[Problem to solve]:
Take each line of the records below that contains the string "camera" and copy it.

(Beginning of Data excerpts)

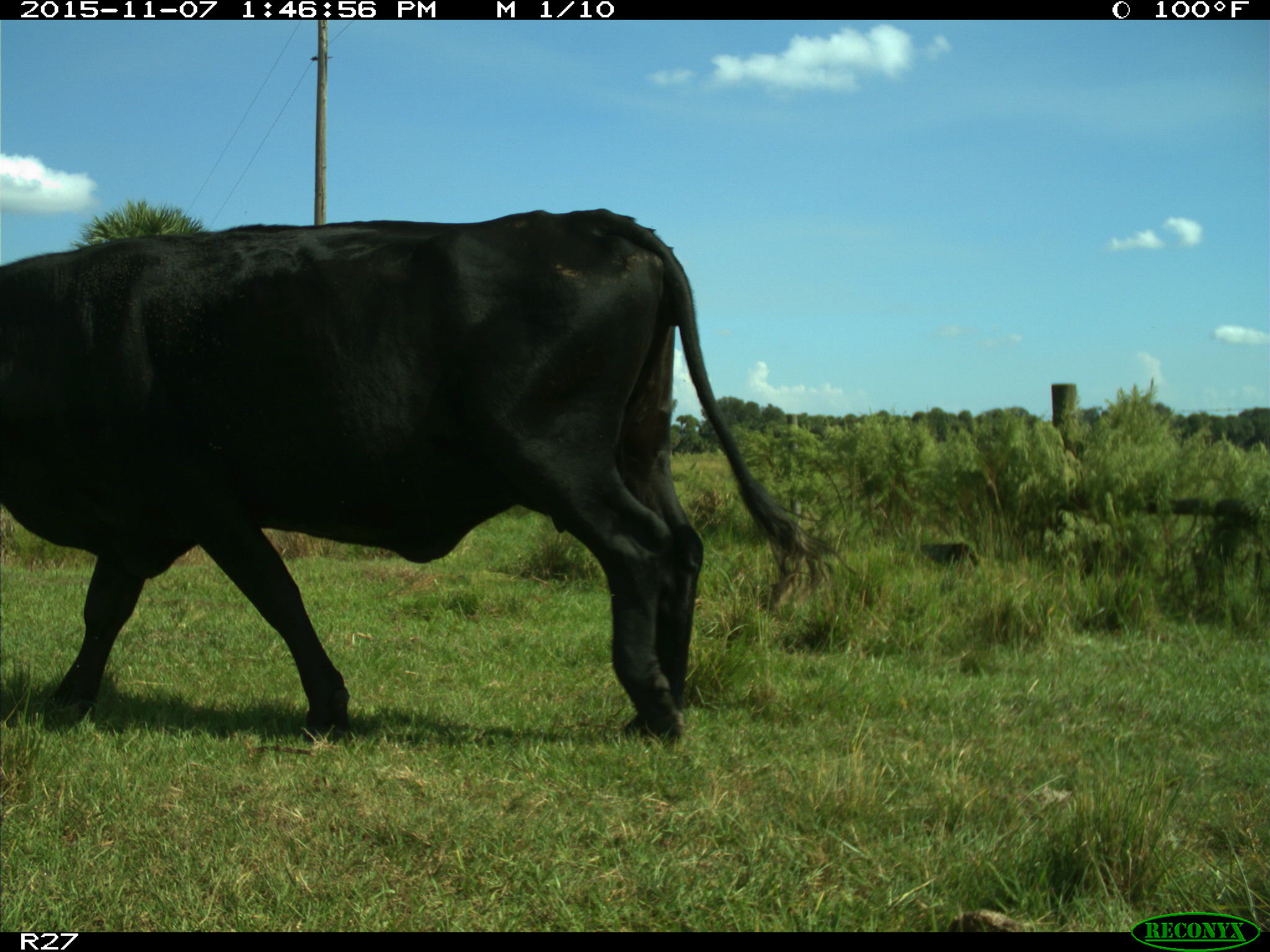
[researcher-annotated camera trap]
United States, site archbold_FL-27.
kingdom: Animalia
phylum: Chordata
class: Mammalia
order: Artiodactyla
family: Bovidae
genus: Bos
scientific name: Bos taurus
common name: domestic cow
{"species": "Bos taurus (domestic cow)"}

(End of Data excerpts)
(Beginning of Data excerpts)

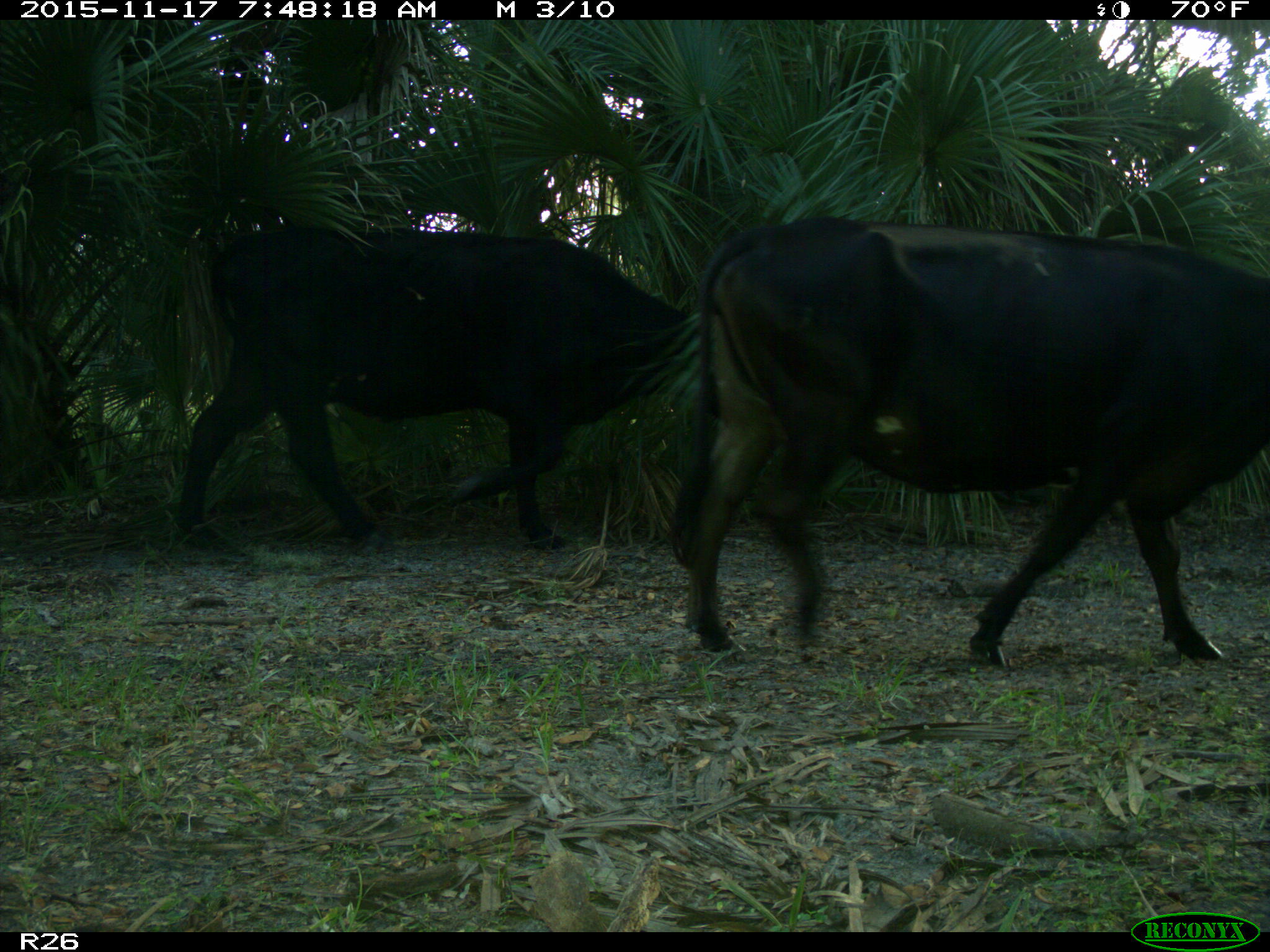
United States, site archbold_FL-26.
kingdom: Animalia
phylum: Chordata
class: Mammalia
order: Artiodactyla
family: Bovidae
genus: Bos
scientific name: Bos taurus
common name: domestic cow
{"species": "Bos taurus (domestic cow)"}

(End of Data excerpts)
(Beginning of Data excerpts)

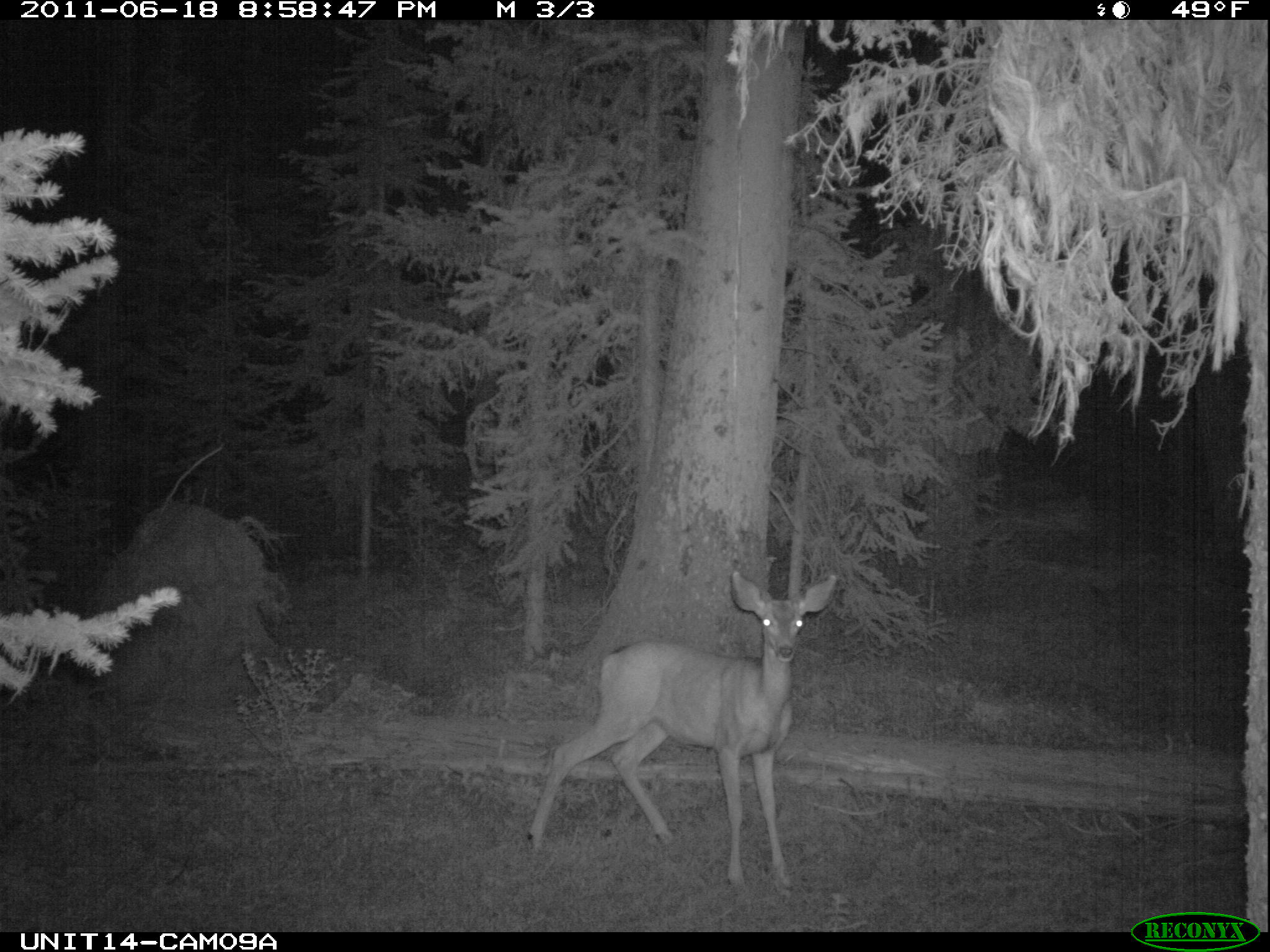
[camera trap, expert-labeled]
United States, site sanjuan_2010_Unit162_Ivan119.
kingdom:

(End of Data excerpts)

[Written reply]:
[researcher-annotated camera trap]
[camera trap, expert-labeled]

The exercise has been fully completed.